La spiegazione entra maggiormente nel dettaglio: «A pagina 14 della relazione dell'organo di revisione sono stati riportati in linea generale i minori residui attivi e passivi derivanti dal riaccertamento ordinario dei residui (approvato con delibera di Giunta comunale n. 46 del 18 marzo 2026), distinguendo la parte corrente con la parte capitale: i tributi locali (IMU, TARI, ecc.) rientrano nella parte corrente che ammonta ad € 2.223.447,18, la restante somma riguarda la parte capitale che principalmente deriva da finanziamenti di opere pubbliche per le quali si sono verificate delle economie.

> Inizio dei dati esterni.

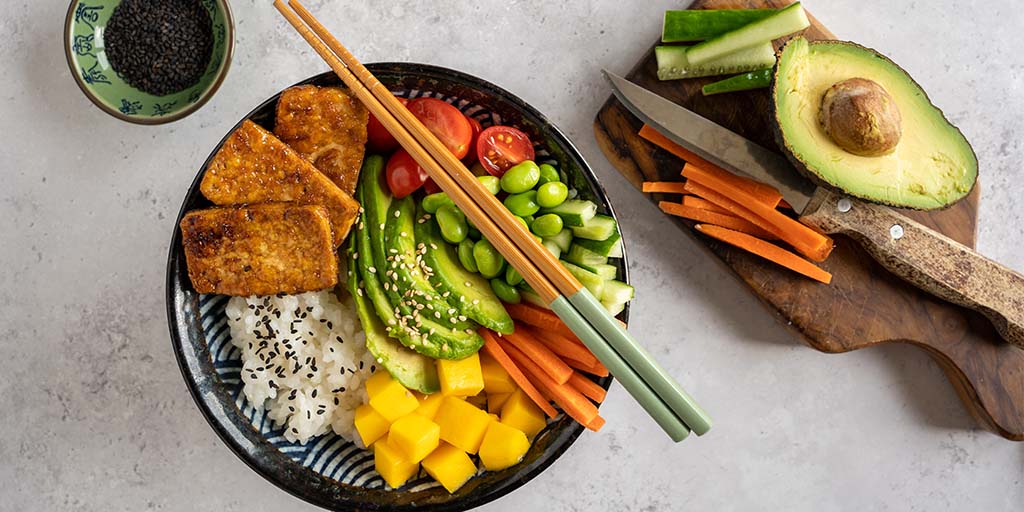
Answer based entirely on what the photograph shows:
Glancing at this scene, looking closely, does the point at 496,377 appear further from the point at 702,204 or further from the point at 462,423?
the point at 702,204

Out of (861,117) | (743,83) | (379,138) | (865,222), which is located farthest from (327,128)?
(865,222)

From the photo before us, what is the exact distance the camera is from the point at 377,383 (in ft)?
7.79

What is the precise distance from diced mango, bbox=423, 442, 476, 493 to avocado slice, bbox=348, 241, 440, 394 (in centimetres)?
20

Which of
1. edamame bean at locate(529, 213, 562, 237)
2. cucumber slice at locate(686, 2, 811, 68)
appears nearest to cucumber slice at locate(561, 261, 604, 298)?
edamame bean at locate(529, 213, 562, 237)

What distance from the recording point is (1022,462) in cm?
292

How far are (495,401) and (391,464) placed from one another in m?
0.40

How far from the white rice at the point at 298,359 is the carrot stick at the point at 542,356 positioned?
0.48m

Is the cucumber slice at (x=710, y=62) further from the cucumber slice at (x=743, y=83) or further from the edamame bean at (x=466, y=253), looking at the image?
the edamame bean at (x=466, y=253)

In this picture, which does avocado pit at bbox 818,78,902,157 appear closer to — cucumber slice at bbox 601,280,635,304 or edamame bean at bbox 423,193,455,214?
cucumber slice at bbox 601,280,635,304

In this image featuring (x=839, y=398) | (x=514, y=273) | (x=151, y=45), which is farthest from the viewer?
(x=839, y=398)

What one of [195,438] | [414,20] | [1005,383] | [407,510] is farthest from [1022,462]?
[195,438]

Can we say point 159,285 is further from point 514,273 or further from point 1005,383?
point 1005,383

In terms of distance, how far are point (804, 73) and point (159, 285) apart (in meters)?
2.37

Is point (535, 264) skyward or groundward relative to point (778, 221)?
groundward
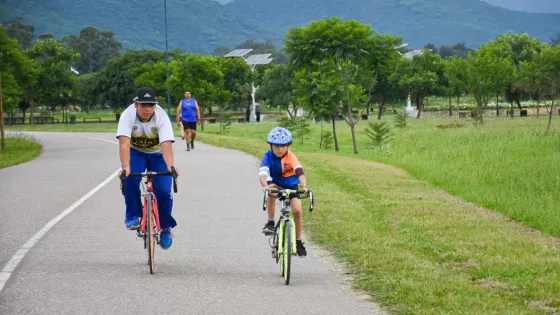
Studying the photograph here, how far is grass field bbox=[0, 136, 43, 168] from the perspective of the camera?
26453 millimetres

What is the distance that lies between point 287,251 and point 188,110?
780 inches

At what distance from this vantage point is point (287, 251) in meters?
8.05

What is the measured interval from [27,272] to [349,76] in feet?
102

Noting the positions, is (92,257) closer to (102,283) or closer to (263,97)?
(102,283)

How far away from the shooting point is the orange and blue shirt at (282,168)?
859 centimetres

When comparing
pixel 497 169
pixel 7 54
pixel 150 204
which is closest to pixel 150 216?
pixel 150 204

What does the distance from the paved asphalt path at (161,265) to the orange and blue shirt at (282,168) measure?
2.93ft

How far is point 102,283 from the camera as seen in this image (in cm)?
809

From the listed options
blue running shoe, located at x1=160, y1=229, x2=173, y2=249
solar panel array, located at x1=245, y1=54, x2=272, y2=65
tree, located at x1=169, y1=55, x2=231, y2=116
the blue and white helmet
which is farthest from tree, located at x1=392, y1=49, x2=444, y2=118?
the blue and white helmet

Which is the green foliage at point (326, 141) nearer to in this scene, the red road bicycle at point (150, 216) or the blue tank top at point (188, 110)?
the blue tank top at point (188, 110)

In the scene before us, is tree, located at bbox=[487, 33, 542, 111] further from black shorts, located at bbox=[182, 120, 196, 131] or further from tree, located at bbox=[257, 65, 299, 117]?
black shorts, located at bbox=[182, 120, 196, 131]

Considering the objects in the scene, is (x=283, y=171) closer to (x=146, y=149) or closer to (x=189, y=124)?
(x=146, y=149)

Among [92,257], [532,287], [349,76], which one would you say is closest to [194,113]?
[349,76]

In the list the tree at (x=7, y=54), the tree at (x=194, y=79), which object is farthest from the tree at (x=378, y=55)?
the tree at (x=194, y=79)
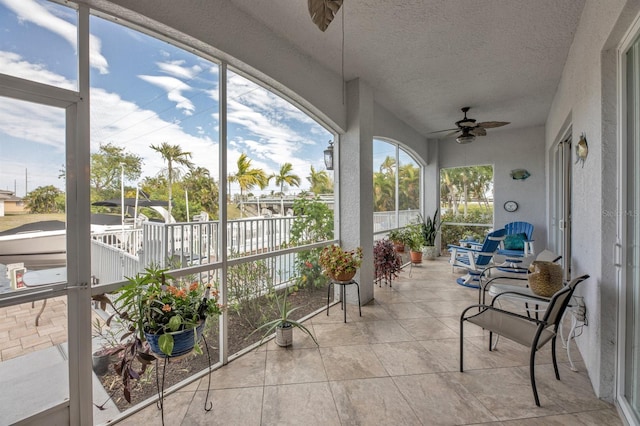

Il dettaglio dei dati reali e veritieri è riportato a pagina 12 dell'allegato "A" della delibera di Giunta n. 46 del 18 marzo 2026 (pubblicata sul sito istituzionale dell'ente da oltre 40 giorni e quindi accessibile a tutti), con l'indicazione seguente:
- residui attivi (crediti) ritenuti "inesigibili" per un ammontare di soli € 76.429,97 (non 2.600.000!);
- residui attivi (crediti) stralciati dal conto al bilancio e confluiti nello stato patrimoniale, nel rispetto di quanto stabilito dall'art. 11 comma 6 lett. e) del D.Lgs. 118/2011 (si veda al riguardo la delibera della Corte dei Conti Sez. Reg. Marche n. 144/2023) per un ammontare di € 2.038.157,48; da evidenziare che questi crediti sono assolutamente esigibili e dunque non sono andati perduti;
- residui attivi (crediti) eliminati per minore entrata pari ad euro 491.567,75 principalmente di parte capitale, e quindi derivanti da economie di opere pubbliche finanziate da altri enti».
«I commenti – conclude la replica – li lasciamo ai cittadini: noi, oltre ad esprimere solidarietà alle assessore Santobuono e Damato (fatte oggetto di ingiustificati attacchi personali), vogliamo ribadire le nostre perplessità riguardo uno strumento come la rottamazione, che saranno approfondite considerato che non vi è un termine prescrizionale per aderire. Non è con questi comportamenti che si vincono le campagne elettorali: credevamo lo aveste capito ma evidentemente non è così».